● GOAL
Copy the records word for word, from the start through the line containing "2.19 metres", with that line included.

## begin MATERIAL PROVIDED

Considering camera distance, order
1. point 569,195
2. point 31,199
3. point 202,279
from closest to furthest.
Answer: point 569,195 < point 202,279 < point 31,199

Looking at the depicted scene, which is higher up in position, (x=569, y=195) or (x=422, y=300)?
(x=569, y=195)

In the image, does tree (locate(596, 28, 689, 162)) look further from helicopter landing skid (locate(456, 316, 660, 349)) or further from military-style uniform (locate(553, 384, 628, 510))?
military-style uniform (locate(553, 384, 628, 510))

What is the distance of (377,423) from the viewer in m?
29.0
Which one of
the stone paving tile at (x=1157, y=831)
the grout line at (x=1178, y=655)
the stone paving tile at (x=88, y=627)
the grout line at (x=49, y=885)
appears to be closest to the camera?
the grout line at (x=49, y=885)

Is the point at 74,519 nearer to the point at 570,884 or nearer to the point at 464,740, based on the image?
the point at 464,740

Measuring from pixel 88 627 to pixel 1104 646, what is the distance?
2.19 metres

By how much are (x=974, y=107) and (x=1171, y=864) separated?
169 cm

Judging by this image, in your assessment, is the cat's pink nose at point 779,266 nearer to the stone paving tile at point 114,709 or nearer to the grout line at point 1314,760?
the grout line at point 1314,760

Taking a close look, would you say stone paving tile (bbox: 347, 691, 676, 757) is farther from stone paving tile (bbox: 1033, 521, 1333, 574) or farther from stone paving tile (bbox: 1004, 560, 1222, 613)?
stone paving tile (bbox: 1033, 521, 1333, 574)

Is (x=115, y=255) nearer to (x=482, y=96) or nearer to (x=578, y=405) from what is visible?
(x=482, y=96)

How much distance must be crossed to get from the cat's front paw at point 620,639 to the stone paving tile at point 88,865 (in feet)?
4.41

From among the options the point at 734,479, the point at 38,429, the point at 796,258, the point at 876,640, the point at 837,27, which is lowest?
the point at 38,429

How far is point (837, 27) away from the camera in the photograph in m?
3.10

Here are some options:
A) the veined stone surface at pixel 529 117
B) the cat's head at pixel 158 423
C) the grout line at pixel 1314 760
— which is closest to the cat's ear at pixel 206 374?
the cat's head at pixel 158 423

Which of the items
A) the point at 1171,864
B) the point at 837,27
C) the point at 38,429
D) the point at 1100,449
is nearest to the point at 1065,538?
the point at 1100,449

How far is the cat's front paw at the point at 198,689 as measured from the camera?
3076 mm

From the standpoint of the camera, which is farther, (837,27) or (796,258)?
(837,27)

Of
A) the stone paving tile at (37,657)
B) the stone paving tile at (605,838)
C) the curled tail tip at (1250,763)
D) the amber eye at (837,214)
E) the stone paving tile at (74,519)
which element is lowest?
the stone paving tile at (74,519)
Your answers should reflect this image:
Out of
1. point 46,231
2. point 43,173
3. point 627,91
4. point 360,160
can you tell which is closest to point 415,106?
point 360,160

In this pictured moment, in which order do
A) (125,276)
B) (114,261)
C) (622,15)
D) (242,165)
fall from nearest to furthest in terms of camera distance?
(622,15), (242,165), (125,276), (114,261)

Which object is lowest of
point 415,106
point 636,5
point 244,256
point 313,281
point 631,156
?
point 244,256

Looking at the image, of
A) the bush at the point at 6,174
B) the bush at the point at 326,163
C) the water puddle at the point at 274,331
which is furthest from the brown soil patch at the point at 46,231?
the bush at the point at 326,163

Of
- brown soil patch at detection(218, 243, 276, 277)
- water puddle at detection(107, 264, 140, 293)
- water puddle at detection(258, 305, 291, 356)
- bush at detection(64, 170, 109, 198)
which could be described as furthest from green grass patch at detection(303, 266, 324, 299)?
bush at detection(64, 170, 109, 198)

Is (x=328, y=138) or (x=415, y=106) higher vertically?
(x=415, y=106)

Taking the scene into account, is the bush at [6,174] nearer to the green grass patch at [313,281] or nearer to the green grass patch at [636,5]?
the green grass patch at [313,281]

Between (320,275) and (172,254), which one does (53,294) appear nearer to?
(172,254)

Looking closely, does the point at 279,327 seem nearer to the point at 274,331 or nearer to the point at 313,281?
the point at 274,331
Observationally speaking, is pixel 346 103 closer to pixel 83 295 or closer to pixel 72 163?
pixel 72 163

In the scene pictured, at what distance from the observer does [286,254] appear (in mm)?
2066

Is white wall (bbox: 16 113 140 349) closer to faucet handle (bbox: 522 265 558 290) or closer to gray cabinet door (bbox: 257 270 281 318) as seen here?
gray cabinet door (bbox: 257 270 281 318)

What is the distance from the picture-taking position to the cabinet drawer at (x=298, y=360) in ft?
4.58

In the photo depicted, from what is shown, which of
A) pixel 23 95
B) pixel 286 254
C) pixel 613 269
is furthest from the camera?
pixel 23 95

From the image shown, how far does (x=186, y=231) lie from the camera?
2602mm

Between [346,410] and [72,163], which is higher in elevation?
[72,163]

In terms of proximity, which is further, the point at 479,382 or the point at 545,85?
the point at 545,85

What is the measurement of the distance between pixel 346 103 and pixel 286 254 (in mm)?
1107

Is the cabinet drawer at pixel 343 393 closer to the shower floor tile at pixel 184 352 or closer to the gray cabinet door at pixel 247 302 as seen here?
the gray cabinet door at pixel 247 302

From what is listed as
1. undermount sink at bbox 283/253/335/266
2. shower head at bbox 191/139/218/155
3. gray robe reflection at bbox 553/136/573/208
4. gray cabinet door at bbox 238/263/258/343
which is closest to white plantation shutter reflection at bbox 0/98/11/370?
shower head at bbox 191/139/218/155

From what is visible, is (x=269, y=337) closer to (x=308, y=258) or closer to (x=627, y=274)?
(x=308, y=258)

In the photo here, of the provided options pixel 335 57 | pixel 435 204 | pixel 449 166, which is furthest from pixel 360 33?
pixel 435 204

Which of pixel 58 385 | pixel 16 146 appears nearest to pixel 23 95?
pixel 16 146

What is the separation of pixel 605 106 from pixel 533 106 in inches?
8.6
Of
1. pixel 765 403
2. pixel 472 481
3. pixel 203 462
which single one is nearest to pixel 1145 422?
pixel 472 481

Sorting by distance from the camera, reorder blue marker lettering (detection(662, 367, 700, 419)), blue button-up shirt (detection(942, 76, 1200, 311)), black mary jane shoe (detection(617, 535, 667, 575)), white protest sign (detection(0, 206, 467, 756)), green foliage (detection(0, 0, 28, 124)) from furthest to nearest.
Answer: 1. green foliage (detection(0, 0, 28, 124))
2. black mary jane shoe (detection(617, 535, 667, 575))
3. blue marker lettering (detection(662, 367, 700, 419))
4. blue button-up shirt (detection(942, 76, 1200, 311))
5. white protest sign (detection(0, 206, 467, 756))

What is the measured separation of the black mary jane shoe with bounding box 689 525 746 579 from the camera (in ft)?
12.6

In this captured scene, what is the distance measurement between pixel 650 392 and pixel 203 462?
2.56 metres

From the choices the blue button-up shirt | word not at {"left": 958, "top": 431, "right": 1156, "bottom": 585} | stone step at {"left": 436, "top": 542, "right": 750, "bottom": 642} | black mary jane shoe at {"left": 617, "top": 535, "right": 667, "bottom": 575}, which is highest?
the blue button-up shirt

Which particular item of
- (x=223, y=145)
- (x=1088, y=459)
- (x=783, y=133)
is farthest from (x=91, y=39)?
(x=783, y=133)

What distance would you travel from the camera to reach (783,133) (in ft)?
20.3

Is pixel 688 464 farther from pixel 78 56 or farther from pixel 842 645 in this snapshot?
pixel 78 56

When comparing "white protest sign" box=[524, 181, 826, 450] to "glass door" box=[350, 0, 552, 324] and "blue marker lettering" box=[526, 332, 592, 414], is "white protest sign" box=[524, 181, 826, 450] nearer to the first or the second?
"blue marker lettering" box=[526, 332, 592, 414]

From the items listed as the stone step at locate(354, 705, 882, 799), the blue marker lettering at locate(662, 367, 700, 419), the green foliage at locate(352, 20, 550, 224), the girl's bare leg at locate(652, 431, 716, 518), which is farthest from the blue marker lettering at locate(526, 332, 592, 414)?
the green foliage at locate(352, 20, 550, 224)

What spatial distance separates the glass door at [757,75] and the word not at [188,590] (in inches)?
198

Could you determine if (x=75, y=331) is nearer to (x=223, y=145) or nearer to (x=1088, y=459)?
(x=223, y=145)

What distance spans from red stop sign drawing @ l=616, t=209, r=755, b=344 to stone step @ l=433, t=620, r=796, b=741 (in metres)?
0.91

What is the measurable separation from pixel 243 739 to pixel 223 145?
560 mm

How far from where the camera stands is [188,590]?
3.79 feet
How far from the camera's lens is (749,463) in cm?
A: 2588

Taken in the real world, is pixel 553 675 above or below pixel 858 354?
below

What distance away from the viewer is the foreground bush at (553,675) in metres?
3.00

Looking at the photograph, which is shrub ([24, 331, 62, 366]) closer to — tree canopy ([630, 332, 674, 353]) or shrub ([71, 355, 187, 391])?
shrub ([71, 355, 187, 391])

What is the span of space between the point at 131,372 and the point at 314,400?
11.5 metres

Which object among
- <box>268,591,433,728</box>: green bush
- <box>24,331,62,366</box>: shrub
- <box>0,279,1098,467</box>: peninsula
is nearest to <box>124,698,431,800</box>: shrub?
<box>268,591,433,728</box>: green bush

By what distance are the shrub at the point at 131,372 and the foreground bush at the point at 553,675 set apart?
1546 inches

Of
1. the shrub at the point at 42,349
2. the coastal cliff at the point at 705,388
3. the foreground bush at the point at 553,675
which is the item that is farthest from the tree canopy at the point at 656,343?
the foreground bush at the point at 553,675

## end MATERIAL PROVIDED

● REPLY TO THE EXERCISE
Considering camera distance, order
1. point 569,195
2. point 31,199
3. point 202,279
from closest to furthest.
Answer: point 569,195 < point 202,279 < point 31,199

Looking at the depicted scene, which is higher up in position, (x=569, y=195) or (x=422, y=300)?
(x=569, y=195)

In the image, does tree (locate(596, 28, 689, 162)) look further from helicopter landing skid (locate(456, 316, 660, 349)) or further from military-style uniform (locate(553, 384, 628, 510))?
military-style uniform (locate(553, 384, 628, 510))

What is the distance of (377,423) from the viewer in m?
29.0
Which one of
the stone paving tile at (x=1157, y=831)
the grout line at (x=1178, y=655)
the stone paving tile at (x=88, y=627)
the grout line at (x=49, y=885)
appears to be closest to the camera?
the grout line at (x=49, y=885)

Is the point at 74,519 nearer to the point at 570,884 or nearer to the point at 464,740, based on the image?
the point at 464,740

Measuring from pixel 88 627 to pixel 1104 646, what is the distance?
2.19 metres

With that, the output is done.